I’ve heard a lot friends lamenting about being depressed right now because of the pandemic. Being cooped up in our houses for so long feels frustrating. Home schooling was a joke. We are entering summer and many of us still have lockdown guidelines leaving us feeling trapped.
To be honest – the world in general is a lot right now.
And with all the pandemic stuff aside, we have social justice issues, an upcoming election, murder hornets, and probably alien invasions next if 2020 stays going in the direction it has been.
You might see people talking about feeling sad, or lonely, or depressed, or anxious.
But, what about those of us who are just – angry?
I have written time and time again about how my anxiety manifests as anger.
Every time I do – I get messages from moms in my inbox.
Things like, “It’s so good to know I’m not alone.”
“I had no idea others felt this way, too.”
“I never realized that my anxiety could look like anger.”
I have a feeling that a lot of us are angry right now. And it’s probably not an easy pill to swallow to admit that.
Feeling lonely and depressed right now seems more socially acceptable. If you are binge-eating cookies and baking all day, there’s a Covid19 Meme for that.
But, if you’re angry? And you’re possibly taking that out on your family? Well, that’s not so socially acceptable to admit.
I have admitted before that I’m a yeller. And, I’m still a good mom. But, I’ll let you in on a secret – if you’re angry right now, you’re also a good mom.
There’s a lot to be angry about right now. Now, let’s replace that word angry with anxious. There’s a lot to be anxiousabout right now. Oooh Boy. Isn’t that the truth.
Husbands working from home.
Wives working from home.
Being cooped up 24/7 with our precious angels.

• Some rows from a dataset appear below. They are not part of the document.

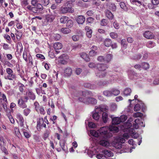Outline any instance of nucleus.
Segmentation results:
<instances>
[{"label": "nucleus", "mask_w": 159, "mask_h": 159, "mask_svg": "<svg viewBox=\"0 0 159 159\" xmlns=\"http://www.w3.org/2000/svg\"><path fill=\"white\" fill-rule=\"evenodd\" d=\"M115 125L110 126L109 127L104 126L101 127L99 130L101 134L103 137H106L107 138H110L112 136L111 131L114 133L118 132V128Z\"/></svg>", "instance_id": "1"}, {"label": "nucleus", "mask_w": 159, "mask_h": 159, "mask_svg": "<svg viewBox=\"0 0 159 159\" xmlns=\"http://www.w3.org/2000/svg\"><path fill=\"white\" fill-rule=\"evenodd\" d=\"M108 110V108L106 106L100 105L98 107L96 108L95 112H93L92 117L94 119L98 120L100 117L99 114H100L103 111L107 112Z\"/></svg>", "instance_id": "2"}, {"label": "nucleus", "mask_w": 159, "mask_h": 159, "mask_svg": "<svg viewBox=\"0 0 159 159\" xmlns=\"http://www.w3.org/2000/svg\"><path fill=\"white\" fill-rule=\"evenodd\" d=\"M73 0L69 1L66 2L65 7H62L60 9V13L65 14L68 12L73 13L74 12V9L72 8L73 6Z\"/></svg>", "instance_id": "3"}, {"label": "nucleus", "mask_w": 159, "mask_h": 159, "mask_svg": "<svg viewBox=\"0 0 159 159\" xmlns=\"http://www.w3.org/2000/svg\"><path fill=\"white\" fill-rule=\"evenodd\" d=\"M129 137V134L126 133H125L122 137L119 138V140L120 143H116L114 144V147L117 149H120L122 148V145L121 143H124L125 140L127 139Z\"/></svg>", "instance_id": "4"}, {"label": "nucleus", "mask_w": 159, "mask_h": 159, "mask_svg": "<svg viewBox=\"0 0 159 159\" xmlns=\"http://www.w3.org/2000/svg\"><path fill=\"white\" fill-rule=\"evenodd\" d=\"M78 99L80 102L87 104H96L97 103V100L93 98L89 97L87 98H83L82 97H79Z\"/></svg>", "instance_id": "5"}, {"label": "nucleus", "mask_w": 159, "mask_h": 159, "mask_svg": "<svg viewBox=\"0 0 159 159\" xmlns=\"http://www.w3.org/2000/svg\"><path fill=\"white\" fill-rule=\"evenodd\" d=\"M55 17L56 16L52 13L46 15L44 24L45 25H50L53 21Z\"/></svg>", "instance_id": "6"}, {"label": "nucleus", "mask_w": 159, "mask_h": 159, "mask_svg": "<svg viewBox=\"0 0 159 159\" xmlns=\"http://www.w3.org/2000/svg\"><path fill=\"white\" fill-rule=\"evenodd\" d=\"M17 119L19 120L20 123L19 125L20 127L23 128L24 129H27L28 126L25 122V121L22 116L20 113H18L16 115Z\"/></svg>", "instance_id": "7"}, {"label": "nucleus", "mask_w": 159, "mask_h": 159, "mask_svg": "<svg viewBox=\"0 0 159 159\" xmlns=\"http://www.w3.org/2000/svg\"><path fill=\"white\" fill-rule=\"evenodd\" d=\"M100 134H101L100 133ZM101 137L100 138L101 139L99 141L100 144L105 147H107L109 146L110 143L108 140V139L110 138H107V137L103 136L101 134Z\"/></svg>", "instance_id": "8"}, {"label": "nucleus", "mask_w": 159, "mask_h": 159, "mask_svg": "<svg viewBox=\"0 0 159 159\" xmlns=\"http://www.w3.org/2000/svg\"><path fill=\"white\" fill-rule=\"evenodd\" d=\"M132 126V123L129 121L125 123L123 125L124 127L128 130L129 133L130 134L133 133L134 132V129L133 128H130Z\"/></svg>", "instance_id": "9"}, {"label": "nucleus", "mask_w": 159, "mask_h": 159, "mask_svg": "<svg viewBox=\"0 0 159 159\" xmlns=\"http://www.w3.org/2000/svg\"><path fill=\"white\" fill-rule=\"evenodd\" d=\"M82 95L83 97H85L86 98H89V96H92L93 94L92 93L89 91H85L82 92H80L77 95V97H78L79 96Z\"/></svg>", "instance_id": "10"}, {"label": "nucleus", "mask_w": 159, "mask_h": 159, "mask_svg": "<svg viewBox=\"0 0 159 159\" xmlns=\"http://www.w3.org/2000/svg\"><path fill=\"white\" fill-rule=\"evenodd\" d=\"M91 50L89 52V54L90 56H94L97 54V52L98 48L95 46H93L91 48Z\"/></svg>", "instance_id": "11"}, {"label": "nucleus", "mask_w": 159, "mask_h": 159, "mask_svg": "<svg viewBox=\"0 0 159 159\" xmlns=\"http://www.w3.org/2000/svg\"><path fill=\"white\" fill-rule=\"evenodd\" d=\"M26 95L29 97V99H30L34 100L35 99L36 97L35 94L30 89H28L26 93Z\"/></svg>", "instance_id": "12"}, {"label": "nucleus", "mask_w": 159, "mask_h": 159, "mask_svg": "<svg viewBox=\"0 0 159 159\" xmlns=\"http://www.w3.org/2000/svg\"><path fill=\"white\" fill-rule=\"evenodd\" d=\"M96 67L98 70V71H104L108 68L106 64H98L96 65Z\"/></svg>", "instance_id": "13"}, {"label": "nucleus", "mask_w": 159, "mask_h": 159, "mask_svg": "<svg viewBox=\"0 0 159 159\" xmlns=\"http://www.w3.org/2000/svg\"><path fill=\"white\" fill-rule=\"evenodd\" d=\"M110 117L112 119V123L113 125H118L121 122L120 118L119 117H113V115H110Z\"/></svg>", "instance_id": "14"}, {"label": "nucleus", "mask_w": 159, "mask_h": 159, "mask_svg": "<svg viewBox=\"0 0 159 159\" xmlns=\"http://www.w3.org/2000/svg\"><path fill=\"white\" fill-rule=\"evenodd\" d=\"M66 142L64 140H60L59 142V144L62 149L66 152H68L67 147L65 145Z\"/></svg>", "instance_id": "15"}, {"label": "nucleus", "mask_w": 159, "mask_h": 159, "mask_svg": "<svg viewBox=\"0 0 159 159\" xmlns=\"http://www.w3.org/2000/svg\"><path fill=\"white\" fill-rule=\"evenodd\" d=\"M143 35L145 38L148 39H152L154 37L152 33L149 31H145L143 34Z\"/></svg>", "instance_id": "16"}, {"label": "nucleus", "mask_w": 159, "mask_h": 159, "mask_svg": "<svg viewBox=\"0 0 159 159\" xmlns=\"http://www.w3.org/2000/svg\"><path fill=\"white\" fill-rule=\"evenodd\" d=\"M105 13L106 16L109 20H112L113 19L114 16L112 13L109 10H105Z\"/></svg>", "instance_id": "17"}, {"label": "nucleus", "mask_w": 159, "mask_h": 159, "mask_svg": "<svg viewBox=\"0 0 159 159\" xmlns=\"http://www.w3.org/2000/svg\"><path fill=\"white\" fill-rule=\"evenodd\" d=\"M37 128H39L40 129L41 127L46 128V125L44 123L43 119V118L40 119L39 120L37 121Z\"/></svg>", "instance_id": "18"}, {"label": "nucleus", "mask_w": 159, "mask_h": 159, "mask_svg": "<svg viewBox=\"0 0 159 159\" xmlns=\"http://www.w3.org/2000/svg\"><path fill=\"white\" fill-rule=\"evenodd\" d=\"M75 19L78 23L79 24H83L85 21V17L81 15L78 16Z\"/></svg>", "instance_id": "19"}, {"label": "nucleus", "mask_w": 159, "mask_h": 159, "mask_svg": "<svg viewBox=\"0 0 159 159\" xmlns=\"http://www.w3.org/2000/svg\"><path fill=\"white\" fill-rule=\"evenodd\" d=\"M72 69L69 67L65 68L64 70V75L66 76H70L72 73Z\"/></svg>", "instance_id": "20"}, {"label": "nucleus", "mask_w": 159, "mask_h": 159, "mask_svg": "<svg viewBox=\"0 0 159 159\" xmlns=\"http://www.w3.org/2000/svg\"><path fill=\"white\" fill-rule=\"evenodd\" d=\"M102 153L104 154L105 158L107 157H112L113 156V153L110 150H105L103 151Z\"/></svg>", "instance_id": "21"}, {"label": "nucleus", "mask_w": 159, "mask_h": 159, "mask_svg": "<svg viewBox=\"0 0 159 159\" xmlns=\"http://www.w3.org/2000/svg\"><path fill=\"white\" fill-rule=\"evenodd\" d=\"M54 49L56 50H58L61 49L62 48V44L60 43H56L53 46ZM56 52L58 53L59 52V51H56Z\"/></svg>", "instance_id": "22"}, {"label": "nucleus", "mask_w": 159, "mask_h": 159, "mask_svg": "<svg viewBox=\"0 0 159 159\" xmlns=\"http://www.w3.org/2000/svg\"><path fill=\"white\" fill-rule=\"evenodd\" d=\"M107 73L105 71H98L96 73V76L99 78H103L106 75Z\"/></svg>", "instance_id": "23"}, {"label": "nucleus", "mask_w": 159, "mask_h": 159, "mask_svg": "<svg viewBox=\"0 0 159 159\" xmlns=\"http://www.w3.org/2000/svg\"><path fill=\"white\" fill-rule=\"evenodd\" d=\"M100 129L98 130V131H96L94 130H91L90 131V133L91 135L95 137H101V135L99 132Z\"/></svg>", "instance_id": "24"}, {"label": "nucleus", "mask_w": 159, "mask_h": 159, "mask_svg": "<svg viewBox=\"0 0 159 159\" xmlns=\"http://www.w3.org/2000/svg\"><path fill=\"white\" fill-rule=\"evenodd\" d=\"M84 86L85 87L88 88L90 89H94L97 88V86L93 84H91L89 83H85L84 84Z\"/></svg>", "instance_id": "25"}, {"label": "nucleus", "mask_w": 159, "mask_h": 159, "mask_svg": "<svg viewBox=\"0 0 159 159\" xmlns=\"http://www.w3.org/2000/svg\"><path fill=\"white\" fill-rule=\"evenodd\" d=\"M129 77L130 79H133L134 76H136L137 74L133 70H129L128 71Z\"/></svg>", "instance_id": "26"}, {"label": "nucleus", "mask_w": 159, "mask_h": 159, "mask_svg": "<svg viewBox=\"0 0 159 159\" xmlns=\"http://www.w3.org/2000/svg\"><path fill=\"white\" fill-rule=\"evenodd\" d=\"M130 2L133 4H135L137 6H140L143 4V7H145V5L143 4L141 1L139 0H130Z\"/></svg>", "instance_id": "27"}, {"label": "nucleus", "mask_w": 159, "mask_h": 159, "mask_svg": "<svg viewBox=\"0 0 159 159\" xmlns=\"http://www.w3.org/2000/svg\"><path fill=\"white\" fill-rule=\"evenodd\" d=\"M112 41L111 40L107 38L104 41V44L105 46L107 47H109L111 46Z\"/></svg>", "instance_id": "28"}, {"label": "nucleus", "mask_w": 159, "mask_h": 159, "mask_svg": "<svg viewBox=\"0 0 159 159\" xmlns=\"http://www.w3.org/2000/svg\"><path fill=\"white\" fill-rule=\"evenodd\" d=\"M109 84L108 81L104 80L103 81H100L98 82L97 84V87H101L102 86H104Z\"/></svg>", "instance_id": "29"}, {"label": "nucleus", "mask_w": 159, "mask_h": 159, "mask_svg": "<svg viewBox=\"0 0 159 159\" xmlns=\"http://www.w3.org/2000/svg\"><path fill=\"white\" fill-rule=\"evenodd\" d=\"M103 111L102 113V120L104 123H106L108 120V114L106 112Z\"/></svg>", "instance_id": "30"}, {"label": "nucleus", "mask_w": 159, "mask_h": 159, "mask_svg": "<svg viewBox=\"0 0 159 159\" xmlns=\"http://www.w3.org/2000/svg\"><path fill=\"white\" fill-rule=\"evenodd\" d=\"M111 91L112 96L113 95L114 96H117L120 93V91L119 90L115 88L111 89Z\"/></svg>", "instance_id": "31"}, {"label": "nucleus", "mask_w": 159, "mask_h": 159, "mask_svg": "<svg viewBox=\"0 0 159 159\" xmlns=\"http://www.w3.org/2000/svg\"><path fill=\"white\" fill-rule=\"evenodd\" d=\"M50 131L49 129H46L44 132L43 135V138L44 140H45L48 137L49 134L50 133Z\"/></svg>", "instance_id": "32"}, {"label": "nucleus", "mask_w": 159, "mask_h": 159, "mask_svg": "<svg viewBox=\"0 0 159 159\" xmlns=\"http://www.w3.org/2000/svg\"><path fill=\"white\" fill-rule=\"evenodd\" d=\"M131 92V89L129 88H127L124 89L123 91V94L125 96H128L130 95Z\"/></svg>", "instance_id": "33"}, {"label": "nucleus", "mask_w": 159, "mask_h": 159, "mask_svg": "<svg viewBox=\"0 0 159 159\" xmlns=\"http://www.w3.org/2000/svg\"><path fill=\"white\" fill-rule=\"evenodd\" d=\"M69 18L67 16H62L60 19V21L61 23H65L67 21Z\"/></svg>", "instance_id": "34"}, {"label": "nucleus", "mask_w": 159, "mask_h": 159, "mask_svg": "<svg viewBox=\"0 0 159 159\" xmlns=\"http://www.w3.org/2000/svg\"><path fill=\"white\" fill-rule=\"evenodd\" d=\"M80 57L86 61H90L89 57L85 53H82L81 54Z\"/></svg>", "instance_id": "35"}, {"label": "nucleus", "mask_w": 159, "mask_h": 159, "mask_svg": "<svg viewBox=\"0 0 159 159\" xmlns=\"http://www.w3.org/2000/svg\"><path fill=\"white\" fill-rule=\"evenodd\" d=\"M61 31L64 34H68L70 32V30L68 28H63L61 29Z\"/></svg>", "instance_id": "36"}, {"label": "nucleus", "mask_w": 159, "mask_h": 159, "mask_svg": "<svg viewBox=\"0 0 159 159\" xmlns=\"http://www.w3.org/2000/svg\"><path fill=\"white\" fill-rule=\"evenodd\" d=\"M7 73L5 74V78L6 79L10 80V68H7L6 69Z\"/></svg>", "instance_id": "37"}, {"label": "nucleus", "mask_w": 159, "mask_h": 159, "mask_svg": "<svg viewBox=\"0 0 159 159\" xmlns=\"http://www.w3.org/2000/svg\"><path fill=\"white\" fill-rule=\"evenodd\" d=\"M28 59L29 62L28 63V66L30 67H32L33 66V59L32 56L30 54L28 56Z\"/></svg>", "instance_id": "38"}, {"label": "nucleus", "mask_w": 159, "mask_h": 159, "mask_svg": "<svg viewBox=\"0 0 159 159\" xmlns=\"http://www.w3.org/2000/svg\"><path fill=\"white\" fill-rule=\"evenodd\" d=\"M103 94L106 96L110 97L112 96L111 90H105L103 92Z\"/></svg>", "instance_id": "39"}, {"label": "nucleus", "mask_w": 159, "mask_h": 159, "mask_svg": "<svg viewBox=\"0 0 159 159\" xmlns=\"http://www.w3.org/2000/svg\"><path fill=\"white\" fill-rule=\"evenodd\" d=\"M112 55L111 54H107L104 58L105 61L108 62L110 61L112 57Z\"/></svg>", "instance_id": "40"}, {"label": "nucleus", "mask_w": 159, "mask_h": 159, "mask_svg": "<svg viewBox=\"0 0 159 159\" xmlns=\"http://www.w3.org/2000/svg\"><path fill=\"white\" fill-rule=\"evenodd\" d=\"M73 25V21L70 19H68L66 24V26L68 28H70L72 27Z\"/></svg>", "instance_id": "41"}, {"label": "nucleus", "mask_w": 159, "mask_h": 159, "mask_svg": "<svg viewBox=\"0 0 159 159\" xmlns=\"http://www.w3.org/2000/svg\"><path fill=\"white\" fill-rule=\"evenodd\" d=\"M39 2L44 6H47L49 3V0H40Z\"/></svg>", "instance_id": "42"}, {"label": "nucleus", "mask_w": 159, "mask_h": 159, "mask_svg": "<svg viewBox=\"0 0 159 159\" xmlns=\"http://www.w3.org/2000/svg\"><path fill=\"white\" fill-rule=\"evenodd\" d=\"M114 72L112 71H109L108 74L110 76L112 77L113 79V80L115 81H116L117 80V76L115 75L114 74Z\"/></svg>", "instance_id": "43"}, {"label": "nucleus", "mask_w": 159, "mask_h": 159, "mask_svg": "<svg viewBox=\"0 0 159 159\" xmlns=\"http://www.w3.org/2000/svg\"><path fill=\"white\" fill-rule=\"evenodd\" d=\"M155 43L152 41H150L148 42L147 43V46L149 48H152L155 46Z\"/></svg>", "instance_id": "44"}, {"label": "nucleus", "mask_w": 159, "mask_h": 159, "mask_svg": "<svg viewBox=\"0 0 159 159\" xmlns=\"http://www.w3.org/2000/svg\"><path fill=\"white\" fill-rule=\"evenodd\" d=\"M141 67L144 69H147L149 68V65L147 62H143L141 64Z\"/></svg>", "instance_id": "45"}, {"label": "nucleus", "mask_w": 159, "mask_h": 159, "mask_svg": "<svg viewBox=\"0 0 159 159\" xmlns=\"http://www.w3.org/2000/svg\"><path fill=\"white\" fill-rule=\"evenodd\" d=\"M121 44L122 47H123L124 49L126 48L127 47V43L126 40L125 39H122L121 41Z\"/></svg>", "instance_id": "46"}, {"label": "nucleus", "mask_w": 159, "mask_h": 159, "mask_svg": "<svg viewBox=\"0 0 159 159\" xmlns=\"http://www.w3.org/2000/svg\"><path fill=\"white\" fill-rule=\"evenodd\" d=\"M3 145L2 143H0V146L2 152H4L6 154H8V153L7 150V149L4 147L3 146Z\"/></svg>", "instance_id": "47"}, {"label": "nucleus", "mask_w": 159, "mask_h": 159, "mask_svg": "<svg viewBox=\"0 0 159 159\" xmlns=\"http://www.w3.org/2000/svg\"><path fill=\"white\" fill-rule=\"evenodd\" d=\"M108 22L107 20L106 19H103L101 20V25L103 26H106L107 25Z\"/></svg>", "instance_id": "48"}, {"label": "nucleus", "mask_w": 159, "mask_h": 159, "mask_svg": "<svg viewBox=\"0 0 159 159\" xmlns=\"http://www.w3.org/2000/svg\"><path fill=\"white\" fill-rule=\"evenodd\" d=\"M23 57L26 62L27 61L28 56H27V52L26 51H24L23 54Z\"/></svg>", "instance_id": "49"}, {"label": "nucleus", "mask_w": 159, "mask_h": 159, "mask_svg": "<svg viewBox=\"0 0 159 159\" xmlns=\"http://www.w3.org/2000/svg\"><path fill=\"white\" fill-rule=\"evenodd\" d=\"M120 7L125 10H126L127 9V7L125 3L124 2H120Z\"/></svg>", "instance_id": "50"}, {"label": "nucleus", "mask_w": 159, "mask_h": 159, "mask_svg": "<svg viewBox=\"0 0 159 159\" xmlns=\"http://www.w3.org/2000/svg\"><path fill=\"white\" fill-rule=\"evenodd\" d=\"M140 121L139 119H137L134 120V122L136 124L135 125H133L134 128L137 129L139 127L138 125L139 124Z\"/></svg>", "instance_id": "51"}, {"label": "nucleus", "mask_w": 159, "mask_h": 159, "mask_svg": "<svg viewBox=\"0 0 159 159\" xmlns=\"http://www.w3.org/2000/svg\"><path fill=\"white\" fill-rule=\"evenodd\" d=\"M25 129H23V128H22V130L23 131V133L24 134L26 138H28L30 137V134L28 132L25 131Z\"/></svg>", "instance_id": "52"}, {"label": "nucleus", "mask_w": 159, "mask_h": 159, "mask_svg": "<svg viewBox=\"0 0 159 159\" xmlns=\"http://www.w3.org/2000/svg\"><path fill=\"white\" fill-rule=\"evenodd\" d=\"M96 157L98 159H104L105 156L104 154L102 153L101 154H98L96 155H95Z\"/></svg>", "instance_id": "53"}, {"label": "nucleus", "mask_w": 159, "mask_h": 159, "mask_svg": "<svg viewBox=\"0 0 159 159\" xmlns=\"http://www.w3.org/2000/svg\"><path fill=\"white\" fill-rule=\"evenodd\" d=\"M14 133L16 136H17L18 137H19V136L20 135V132L19 129L17 127L15 128Z\"/></svg>", "instance_id": "54"}, {"label": "nucleus", "mask_w": 159, "mask_h": 159, "mask_svg": "<svg viewBox=\"0 0 159 159\" xmlns=\"http://www.w3.org/2000/svg\"><path fill=\"white\" fill-rule=\"evenodd\" d=\"M30 110L28 108L25 109L23 111L24 115L27 116L30 113Z\"/></svg>", "instance_id": "55"}, {"label": "nucleus", "mask_w": 159, "mask_h": 159, "mask_svg": "<svg viewBox=\"0 0 159 159\" xmlns=\"http://www.w3.org/2000/svg\"><path fill=\"white\" fill-rule=\"evenodd\" d=\"M34 105L35 107L36 111L38 112V109L41 106H40L38 102H35Z\"/></svg>", "instance_id": "56"}, {"label": "nucleus", "mask_w": 159, "mask_h": 159, "mask_svg": "<svg viewBox=\"0 0 159 159\" xmlns=\"http://www.w3.org/2000/svg\"><path fill=\"white\" fill-rule=\"evenodd\" d=\"M25 88V86L23 84L20 83L19 86V90L20 91L21 93H23L24 90V88Z\"/></svg>", "instance_id": "57"}, {"label": "nucleus", "mask_w": 159, "mask_h": 159, "mask_svg": "<svg viewBox=\"0 0 159 159\" xmlns=\"http://www.w3.org/2000/svg\"><path fill=\"white\" fill-rule=\"evenodd\" d=\"M39 112L41 114L43 115H44L45 113V111L42 106H41L38 109V112Z\"/></svg>", "instance_id": "58"}, {"label": "nucleus", "mask_w": 159, "mask_h": 159, "mask_svg": "<svg viewBox=\"0 0 159 159\" xmlns=\"http://www.w3.org/2000/svg\"><path fill=\"white\" fill-rule=\"evenodd\" d=\"M143 114L140 112H137L134 114V116L135 117H141Z\"/></svg>", "instance_id": "59"}, {"label": "nucleus", "mask_w": 159, "mask_h": 159, "mask_svg": "<svg viewBox=\"0 0 159 159\" xmlns=\"http://www.w3.org/2000/svg\"><path fill=\"white\" fill-rule=\"evenodd\" d=\"M111 37L113 39H116L117 38V34L115 32H111L110 34Z\"/></svg>", "instance_id": "60"}, {"label": "nucleus", "mask_w": 159, "mask_h": 159, "mask_svg": "<svg viewBox=\"0 0 159 159\" xmlns=\"http://www.w3.org/2000/svg\"><path fill=\"white\" fill-rule=\"evenodd\" d=\"M87 152L88 155L91 158L93 157V155H95L93 154V151L92 150H88Z\"/></svg>", "instance_id": "61"}, {"label": "nucleus", "mask_w": 159, "mask_h": 159, "mask_svg": "<svg viewBox=\"0 0 159 159\" xmlns=\"http://www.w3.org/2000/svg\"><path fill=\"white\" fill-rule=\"evenodd\" d=\"M72 39L74 41H77L79 39V36L78 35H74L72 37Z\"/></svg>", "instance_id": "62"}, {"label": "nucleus", "mask_w": 159, "mask_h": 159, "mask_svg": "<svg viewBox=\"0 0 159 159\" xmlns=\"http://www.w3.org/2000/svg\"><path fill=\"white\" fill-rule=\"evenodd\" d=\"M110 7L112 11H115L116 9V6L114 3H111L110 5Z\"/></svg>", "instance_id": "63"}, {"label": "nucleus", "mask_w": 159, "mask_h": 159, "mask_svg": "<svg viewBox=\"0 0 159 159\" xmlns=\"http://www.w3.org/2000/svg\"><path fill=\"white\" fill-rule=\"evenodd\" d=\"M113 25L114 27L116 29H118L120 27L119 24L115 20L113 23Z\"/></svg>", "instance_id": "64"}]
</instances>
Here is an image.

Big emotions from kids that don’t get what’s going on.
Big emotions from us.
Social justice issues.
Social media telling us we are all doing something wrong.
Do I need to go on?
Anxiety and anger are often not talked about like I wish they would be.
Mostly because it’s important for women to recognize the signs when they feel like an angry mom. It’s not pretty, and it feels shameful. We have our sweet little cherubs who we would die for, and yet – we’re lashing out, yelling, and want to be alone.
Who wants to share that with anyone?
But, mamas – let me say this with all the love in my heart for you. Your anger might just be anxiety.
You’re scared. You’re worried. Your mind is racing 24/7 and Paw Patrol is playing on an endless loop in the background while you try to work from home.
How can you not be anxious? It’s normal. Especially right now.
But, here’s the thing I want you to understand – that anxiety can equal rage.
I know that because that’s what happens for me.
Women in general have a lot on their plates, but throw in a pandemic and homeschooling, and zero grandparents or friends to send your kids to, and women have the right to be mad. Angry, even.
Now, I’m not advocating for taking this out on our kids. I’m advocating for acknowledging that we need a little extra help and grace right now.
We need help from our fellow mamas and we can get that by being honest about what we’re feeling.
We need help from our partners that might need someone to say – HEY! I’m drowning here.
We need help from society to give us some damn grace and let us know it’s OK to fall apart. And gasp – be a little pissed off at everything that’s going on around us right now.
Moms want nothing more than a safe, and happy, and peaceful world for their babies.
And to be honest? 2020 doesn’t feel much like that right now.
If you’re feeling extra angry and you can’t figure out why – replace that word angry with anxious. Ask yourself if that’s really it. And if it is? Tell someone. Your mental health right now matters. And it’s possible to get help. Whether it be through medication, therapy, or just telling a well-trusted friend.
You’re still a good mama if you’re angry.
And, we get it – there’s plenty to be angry about right now.